Tout est la cause de ce premier flash, trop plein d’énergie
indélébile, ineffable que jamais aucun autre shoot ne
reproduira. Le bleu, c’est l’après, la grisaille immuable
dans laquelle évolue cet univers que les sensations du
premier flash ont trop tôt, trop vite abandonné. On lutte, on
court, on inculpe, on arrête en vain. C’est une guerre perdue
d’avance. Un seul gagnant : la came qui corrompt tout,
jusqu’aux flics qui la combattent.
« Narc » est l’héritier de 2 autres polars précurseurs. Le
premier est French Connection à qui il emprunte sa
poésie réaliste voire surréaliste. Moments forts,
dangereusement fascinants, fruits empoisonnés de la plus
terrible des violences. (cf la scène du cadavre dans la
baignoire, celle de l’interpellation d’un suspect qui a tenté
de défigurer sa petite amie). Tableaux baudelairiens d’une
déchéance sociale et humaine consommées. Comme lui, il
dépeint alors l’univers policier, nourri au sein de cette
atrocité endémique. Les flics : mal payés, mal préparés,
mal armés, somme toute impuissants, contraints à se sacrifier
pour donner le change auprès du citoyen lambda…poursuivre
ainsi la folle illusion d’une répression salvatrice. Sauver
des vies pour sauver la face…à chacun son héro ! Au
flic le service, aux dealers le crack.
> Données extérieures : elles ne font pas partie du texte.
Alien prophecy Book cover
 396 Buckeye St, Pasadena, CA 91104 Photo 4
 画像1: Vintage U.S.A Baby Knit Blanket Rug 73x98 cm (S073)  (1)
De maigres résultats à
la clé que réduisent à néant une armada d’avocats et de ronds
de cuir à coups de commissions, d’ordres, de contre-ordres,
d’enquêtes et de contre-enquêtes quand ce qui les attend
n’est pas le plomb d’une balle. Hasard putride de ses vies
qu’on envoie faire le sale travail. Qu’on désavoue
après…comme pour se laver les mains d’avoir exiger que les
rues fussent « nettoyés ». Le dealer en victime, le flic en
bourreau…mais quand l’enfer frappe à nos portes alors le
bourreau devient héros…il faut tuer pour notre
liberté…tuer pour nos vies qui ne valent pas les
leurs…ces flics que la drogue a détruit et qui l’acceptent
parce qu’ils ne savent plus trop quoi faire…en quoi être
utile…ce qu’on attend d’eux. Ils ont vu l’enfer et en sont
revenus…mais la peur au ventre que cette saloperie dévore
le monde, leurs villes, leurs quartiers. Combattre la drogue
pour les autres ou pour eux-mêmes. Juste la combattre sans
avoir l’infime espoir de l’emporter. Voilà de quoi parle
« Narc », de cet inextinguible enfer, de la cause, du Mal avec
un grand « M » qui poursuit sans relâche de pourrir l’homme
et son univers.
« Narc » évite soigneusement le traitement de ces films
précautionneux, expurgeant ainsi la platitude et le
neuneuisme dont nous gratifie abondamment tout bon polar
hollywoodien. Oui…la dope est un problème !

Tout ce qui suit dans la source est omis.